Толстой сидел сбоку небольшого письменного стола. Все в этой комнате было небольшое, уютное, интимное. И этажерка с книгами, и столик между двумя креслами с крохотной лампочкой. Только громадный клеенчатый диван с прямой спинкой и прямыми подлокотниками напоминал простор и ширь былых дворянских усадеб.
Этот диван пришлый в Ясной Поляне.
И у него своя история…
Я смотрел на Льва Николаевича, как говорится, во все глаза… Ни один из бесчисленных портретов не передает его таким, какой он на самом деле.
Повсюду — суровое, иногда прямо жестокое выражение. Ничего подобного! Какая-то мягкая, чарующая кротость, разумная кротость во всем его облике. Кротость человека, написавшего ‘о непротивлении злу’. Нет даже и призрака дряхлой старости. Ясные, зоркие серые глаза пытливо, нащупывающе смотрят под пучками характерных толстовских бровей, Лев Николаевич не велик ростом, но впечатление крупной фигуры. Руки красивые, белые, даже бледные, молодые без морщин и неизбежных желтых пятен старости. От физического труда не загрубели ничуть.
Коснулись текущих событий. К Думе Толстой относится отрицательно.
— Плохая Дума… Я не понимаю этого… Собрали людей с бору да с сосенки, посадили их в одно место и сказали: ‘Думайте!’ Разве можно думать по заказу?.. К тому же большинство не знает народа, не любит его, не желает знать его истинных нужд… Нет, нам не ко двору парламентаризм. Не в духе он русского народа! Нам нужно что-то другое, что именно, я не знаю, но только не парламентаризм. Пример Европы показал, что и там он не нужен… Далек я от того, чтоб защищать и правящий класс. Он виноват, ужасно, бесконечно виноват, во всем, что теперь делается в России. Да, разложение полное… Какое всеобщее одичание, как притупились и выродились во что-то зверское, чудовищное азбучные нравственные понятия! Вчера вот пришли ко мне двое безработных: жалкие, голодные, оборванные. Денег просят:
‘Дайте нам на револьвер!’ — ‘Зачем на револьвер?’ — ‘Мы хотим убить наших врагов, тех, кто против нас…’
С печальным лицом и с грустью в голосе рассказывал Лев Николаевич, но нельзя было не улыбнуться.
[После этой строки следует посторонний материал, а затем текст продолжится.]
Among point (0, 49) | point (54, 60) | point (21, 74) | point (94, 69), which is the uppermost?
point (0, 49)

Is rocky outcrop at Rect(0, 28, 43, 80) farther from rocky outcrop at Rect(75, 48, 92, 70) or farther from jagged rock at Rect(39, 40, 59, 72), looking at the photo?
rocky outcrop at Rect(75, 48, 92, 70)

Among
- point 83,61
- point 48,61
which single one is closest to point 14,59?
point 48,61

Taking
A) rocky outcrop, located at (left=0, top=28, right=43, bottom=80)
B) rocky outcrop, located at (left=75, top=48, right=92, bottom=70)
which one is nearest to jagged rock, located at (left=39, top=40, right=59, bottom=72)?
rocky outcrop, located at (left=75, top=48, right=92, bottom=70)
К кому угодно могли обратиться безработные со своей нелепой и жестокой просьбой благословить их на убийство, но только не к Толстому, выстрадавшему свое непротивление злу и на днях перенесшему смерть близкого родственника от руки таких же безработных…1
Я спросил:
— Лев Николаевич, в дни свобод было напечатано в газетах ваше письмо к императору Александру III2. Получили ли вы на него ответ в свое время?
— Нет, никакого…
— А это правда, что государь сказал по поводу вашего письма: ‘Толстой хочет, чтобы я его сослал в Соловки, но я ему не сделаю этой рекламы’.
— Правда…
Лев Николаевич спрашивал у нас, что выдвинула новейшая литература самобытного, яркого? В свою очередь мы интересовались узнать его мнение о том или другом писателе.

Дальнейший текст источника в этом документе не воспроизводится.